NEW YORK — William C. Lowe, who supervised the creation of IBM’s first personal computer, a technological touchstone that he insisted — and proved — could be conceived, engineered, and manufactured in a single year by a company not known for speeding products to market, died on Oct. 19 in Lake Forest, Ill. He was 72.
The cause was a heart attack, said his daughter Michelle Marshall.
Apple and other companies had been selling personal computers for several years when IBM began looking for ways to get involved in the business in the late 1970s. The company had long dominated corporate and government mainframe computing by using proprietary software and in-house production. But it was hardly nimble, and its leaders believed it would be left behind if it took its typical years to reach production.
In 1980, Mr. Lowe, who had joined the company as a product test engineer in 1962, right after college, pitched an improbable idea: He would form a team that would build a personal computer in a year. How? The team would bypass IBM’s proprietary development model and instead use parts and software made by a growing industry of outsiders.
Even IBM seemed surprised when, a year later, the company pulled it off.
On Aug. 12, 1981, the company introduced the IBM personal computer, also known as the 5150. It used an operating system called MS-DOS 1.0, made by a little-known company from Washington state named Microsoft. It ran on an Intel 8088 microprocessor and cost $1,565, not including a monitor.
“Two decades earlier, an IBM computer often cost as much as $9 million and required an air-conditioned quarter-acre of space and a staff of 60 people to keep it fully loaded with instructions,” according to a history on the company’s website. “The new IBM PC could not only process information faster than those earlier machines, but it could hook up to the home TV set, play games, process text, and harbor more words than a fat cookbook.”

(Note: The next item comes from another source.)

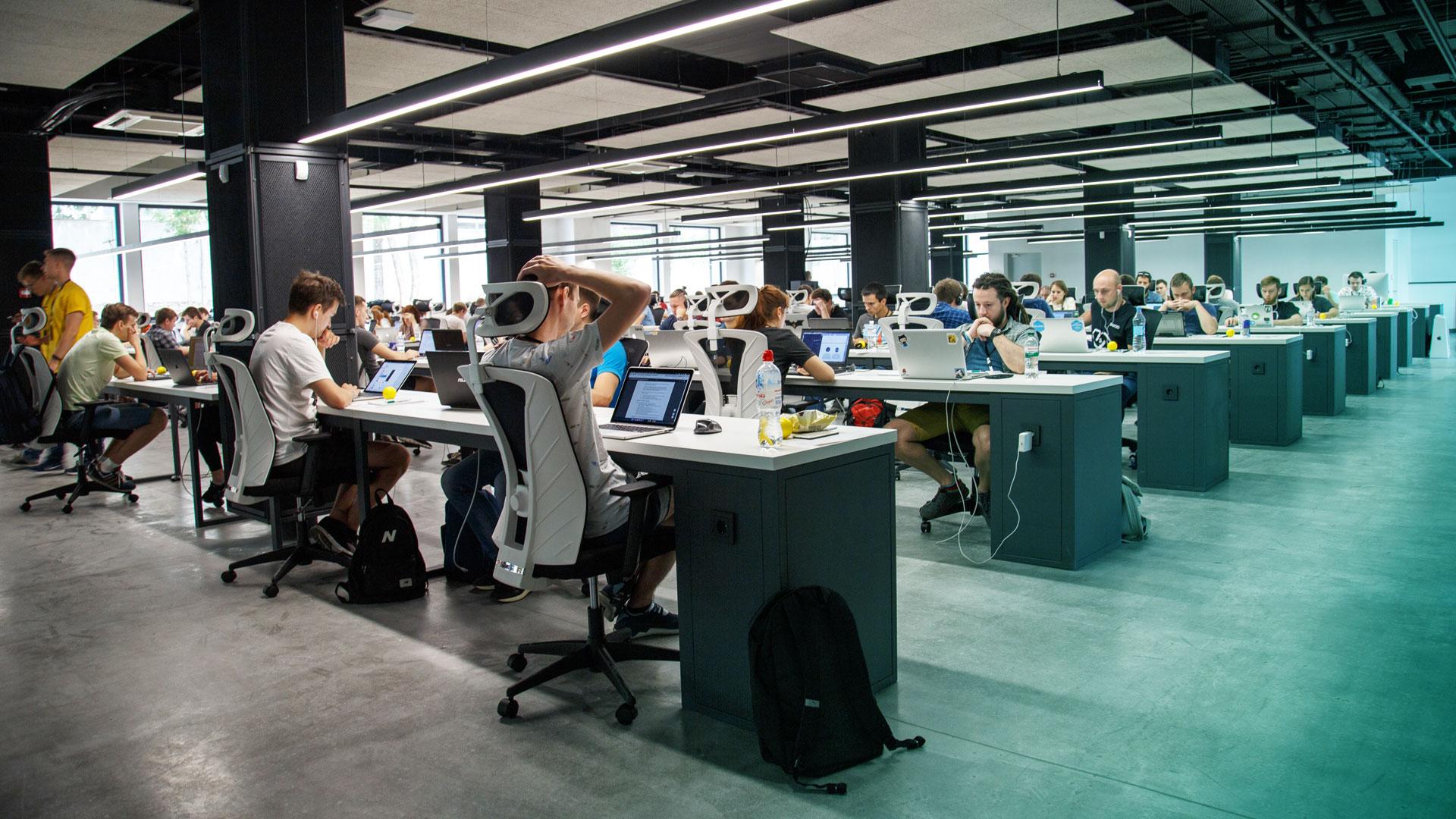 Et rom fylt av mange kontorplasser og mennesker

IBM’s entry into personal computing, however belated, was a huge success.
The company had never before had a presence in retail stores. Now customers could buy an IBM computer at Sears — presuming Sears was not sold out. Microsoft, Intel, and other companies whose products were used benefited tremendously, beginning their transformation from obscure tech companies into household brands.
Collaboration became common in the computer industry. Four years after introducing the IBM personal computer, IBM and Microsoft agreed to develop software jointly that would not be exclusive to IBM machines.
“We are committed to the open architecture concept, and we recognize the importance of an open architecture to our customers,” Mr. Lowe said of the collaboration in 1985.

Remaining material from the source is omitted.